Fully Known: Uh, do you know why you say um?


If your home church, like mine, featured a well-stocked book table, the title Men Are Like Waffles, Women Are Like Spaghetti might have caught your eye (The words “waffles” and “spaghetti” certainly arrested my attention). But I haven’t been able to come up with two foods that describe this bizarre difference between the genders: as a growing body of research indicates, men like to say “uh,” while women like to say “um.”

I call this a “bizarre difference” because I’ve always thought “um” and “uh” were perfect substitutes, kind of like Tweedledee and Tweedledum.

As it turns out, there are distinguishing characteristics between the two most common “language fillers,” differences that went long unnoticed even among linguistic experts. Then, in 2005, University of Pennsylvania linguist, Mark Liberman, found that men are twice as likely to say "uh" as women.

Eric K. Acton, a Stanford University PhD student, picked up the threat of Liberman’s research, publishing his findings on language fillers in 2011. I thought his technique was pretty sly—after three different speed-dating events, Acton analyzed the content of conversations between the graduate students in attendance, reviewing a total of 992 transcripts.

Acton concluded that “women’s average um/uh ratio is more than 3.5 times that of men.” He also noted that “while the so-called ‘fillers’ um and uh share a great deal in the way of interpretation, association and usage, they are far from perfect substitutes.” Unlike Tweedledee and Tweedledum, “um” and “uh” are fraternal twins.

Both language fillers signal a coming pause in the conversation, the speaker’s shorthand for gimme a sec. But in an email to Olga Khazan of The Atlantic, Liberman said, “people tend to use UM when they're trying to decide what to say, and UH when they're trying to decide how to say it."

It seems that, when engaged in conversation, men and women second-guess themselves for different reasons. “Women are more communicatively circumspect than men, and therefore more likely to pause before deciding what to say; but women are more linguistically fluent than men, and therefore less likely to pause while deciding what words to use,” Liberman suggested.

While you’re free to start noticing your speech patterns and making illuminating self-discoveries, this research is equally valuable for understanding the people around you.

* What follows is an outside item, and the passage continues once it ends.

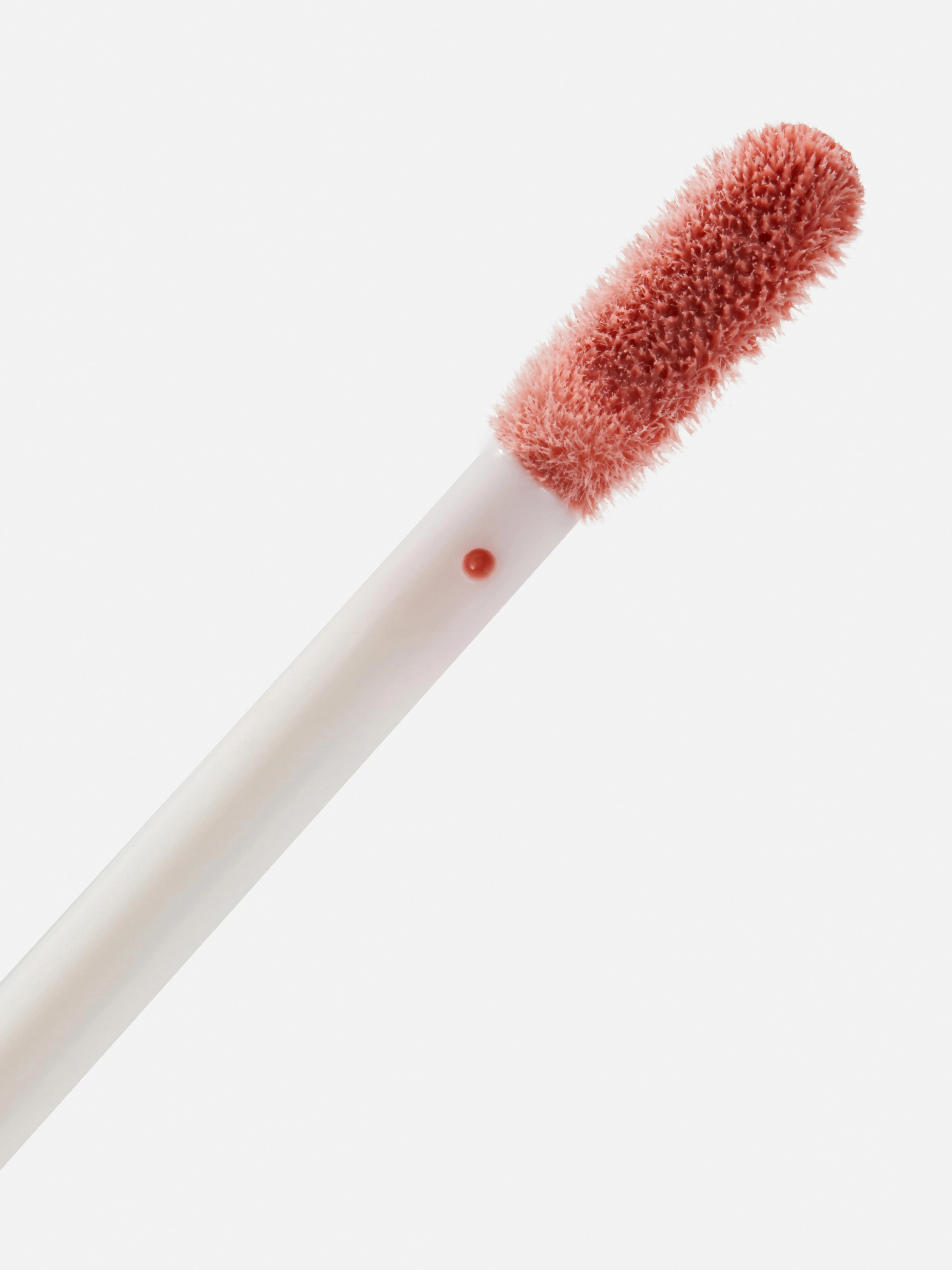 PS... Brillo de labios Sweet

If you’re one of those perfectionists who tries to avoid filler words then you probably don’t look kindly upon “sloppy speech” in others. Okay, I’m talking about myself. I spent six years competing in mock trial, which is basically a public speaking competition in a simulated court. Real attorneys judged most of the rounds. They handed back a paper wad with two hours' worth of their impatient scribbles.

And I really do appreciate the attorney who told me, in a single curt sentence, that adding “you know” at the end of sentences might be a misguided attempt at sounding conversational, but I sounded “tentative” and “weak." For the next few trials, I made sure I wrote “no you knows” on the inside of my wrist, and mentally hissed at myself to polish my sentences.

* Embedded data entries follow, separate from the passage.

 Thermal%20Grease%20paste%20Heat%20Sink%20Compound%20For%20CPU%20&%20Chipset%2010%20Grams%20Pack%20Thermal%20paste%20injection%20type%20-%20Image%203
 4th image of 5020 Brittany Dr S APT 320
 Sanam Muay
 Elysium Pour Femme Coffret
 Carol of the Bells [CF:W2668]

Here’s the thing about self-improvement: once you see progress, it’s easy to develop this snide inner voice that constantly criticizes those around you, even friends and family. And no one could call that self-improvement.

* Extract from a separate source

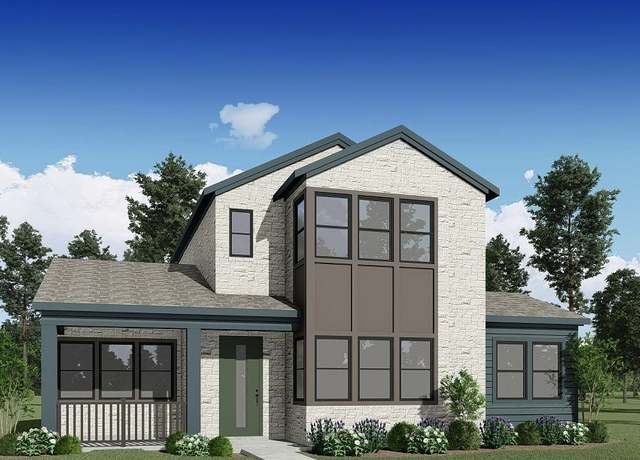 Property at 3324 Indigo Way, Richmond, TX 77406, 3 beds, 3 baths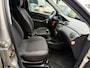 Ford Focus Wagon 1.8 TDCi Cool Edition Airco Bj:2003 NAP!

There is something commendable about the motive behind our “ums,” “likes” and “you knows.” Only people who care about the message they’re conveying will pause to consider their words. In support of this claim, a new study from The University Of Texas found that discourse markers such as “I mean” and “you know” correspond to a person’s empathy and conscientiousness—those traits create “a desire to share or rephrase opinions to recipients.”

Outside a competitive setting, displaying empathy really is more valuable than showing eloquence, I’d argue.

Actually, I’ll end with a tidbit of research you might enjoy. Nicholas Christenfeld, a University of California psychologist, published a paper in 1996 with the finding that drinking alcohol reduces “ums,” obviously not because of careful word choice, but because speakers care less about what they say.